Serverless Doorbell — Ring.com and Azure Functions (Part 3)
Part 3 — Video AI with Logic Apps and Cognitive Services
This is part 3 in a series of how I have been using Azure Serverless to extend and connect the functionality of my ring.com video doorbell. Part 1 is here.
Ever since I got my ring.com video doorbell installed, I’ve been connecting and extending it with serverless components. Previously I hadn’t added much new functionality that I couldn’t already get from the ring app. Today is when that all changed. Below is how I used Azure Logic Apps, Functions, and Cognitive Services to detect the faces of anyone who comes to my doorstep, grab the audio, and create an AI-powered log inside of a Cosmos DB database.
Orchestrating complexity with serverless
I knew I wanted to have this type of facial recognition the moment I had access to the ring.com API. However it wasn’t as easy as just making a call to “grab video feed” for it to work. Here’s how the reverse-engineered ring.com API works:
- When an event happens (motion or doorbell press), an event is added to my doorbell’s history — this is what I have pushing to Azure Event Grid in part 1.

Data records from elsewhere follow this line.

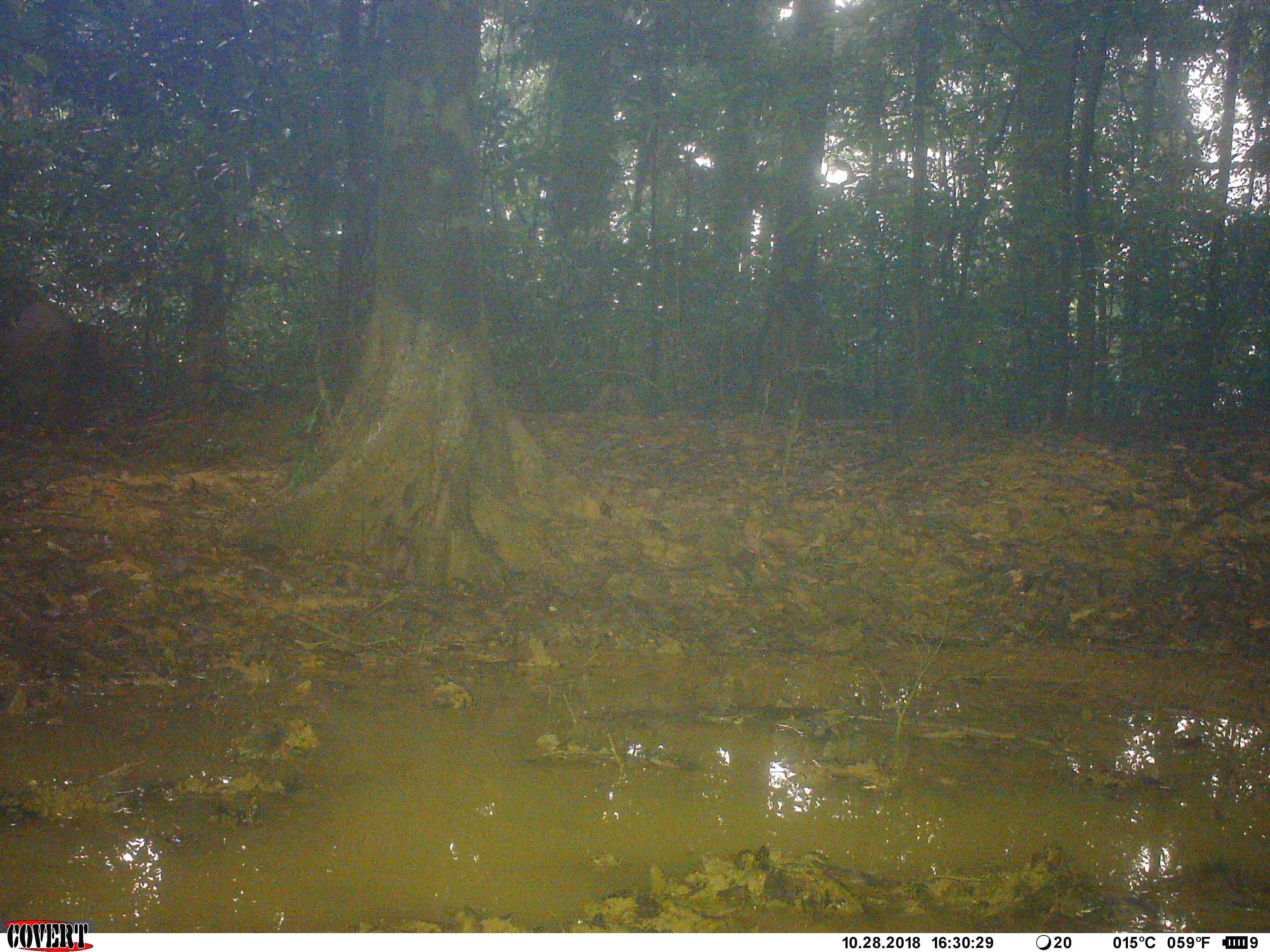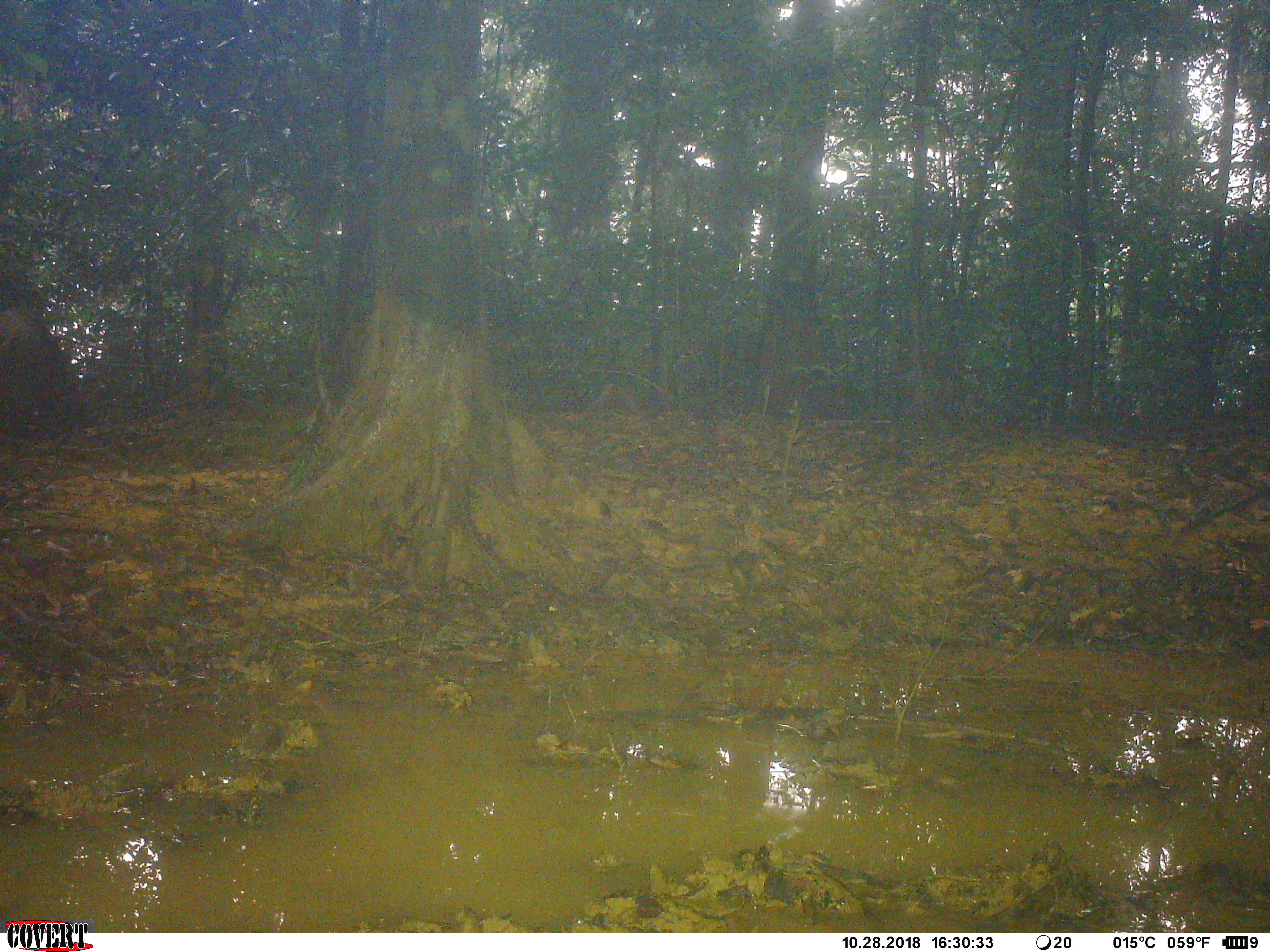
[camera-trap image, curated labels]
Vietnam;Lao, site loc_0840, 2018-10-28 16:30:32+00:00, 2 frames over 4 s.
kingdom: Animalia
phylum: Chordata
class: Mammalia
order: Artiodactyla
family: Suidae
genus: Sus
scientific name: Sus scrofa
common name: eurasian wild pig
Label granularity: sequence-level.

- That event has some info on a SIP session, but I couldn’t ever figure out how to get access to it to pull in the live feed (though their mobile app can leverage this).
- After motion has stopped, a recording of the event is saved under the ID of the initial event and published to my ring.com account. This could be anywhere from 10 seconds to 10 minutes depending on how long someone was at my doorstep.
So the challenge I was faced with was how can I detect and analyze the video as quickly as possible? If I did something like “when a ring event occurs, fetch the recording” in an Azure Function, I would get a 404, as the recording doesn’t exist yet. At the same time I never know exactly how long it will be until the event “completes” and the recording is published. I need some way to orchestrate and maintain state for the process — which isn’t always easy in the traditionally stateless world of serverless. Enter Azure Logic Apps.
Azure Logic Apps provided the perfect orchestration capabilities I needed to solve this rather simply. Not to mentioned, Logic Apps comes loaded with 200+ connectors to different APIs reducing the amount of code I needed to write. The only code I actually had to write for this entire process was these 23 lines of Azure Functions code to grab the video recording link. #serverlessFTW
Here’s what’s happening:
- I used the Event Grid trigger to listen to the topic I created in part 1: whenever motion or doorbell event occurs with my doorbell. This is why Event Grid is awesome. I can add or remove these listeners at will, and subscribers get the data notifications they need for the events they care about instantly.
- I immediately start checking for a recording. Logic Apps provides an “until” loop and will maintain the state for the conditions. If I get a 404 response from the function, I delay 15 seconds and check again.
- I send the recording URL to the Azure Cognitive Service for Video Indexing. This is an all-in-one service that will take any video and pull out faces, detect sentiment, grab audio transcripts, and save the video after upload. All I needed was a free API key and I was off to the races with this out-of-the-box connector.
- I have a similar “until” loop next to check the processing status of the video and keep checking until it’s processed completely.
- Once the video is processed, I grab the video breakdown data, and push it all into a Cosmos DB collection for future analysis and aggregation.
Now I know Logic Apps better than the average developer, but even then this entire logic app took about 45 minutes to build. 23 lines of code, 3 out-of-the-box connectors, and 1 workflow later, I get rich insights into the videos captured by my IoT doorbell. How much do I have to pay for this science fiction fantasy come to life? Assuming I get 3 visitors a day, it’d come to about ~$0.18 a month. All told my entire serverless project to this point is less than $2 a month.
Making my doorbell detection smarter
Now that my videos are automatically being uploaded and analyzed into my Cosmos DB account and Video Indexer profile, what can I do more? Well first off, when the initial videos started coming in, all of the faces were “unknown.” Unfortunately no celebrities have been visiting, so the cognitive service doesn’t recognize any of the faces. No worries though — I can “train” my profile and teach it about the faces it is seeing. After opening a recording in the Video Indexer portal, I can replace the label “Unknown Person” with their name. Next time they show up in a video, Video Indexer recognizes them and will correctly assign a name. This same type of learning can be applied to the audio transcripts as well, so I can start to teach my profile about the words it may expect to hear on my doorstep to get more accurate results. While the results aren’t perfect — sometimes the quality of video or angle isn’t quite good enough to pick up a face — it works often enough that I’m very happy with the results.
You may be asking: “Does anyone really need an in-depth historic analysis of the patterns of faces that appear on their doorstep every month?” Maybe not. But for less than a cup of coffee a month, why not create my own doorstep version of HAL 9000 so my home may one day turn against me?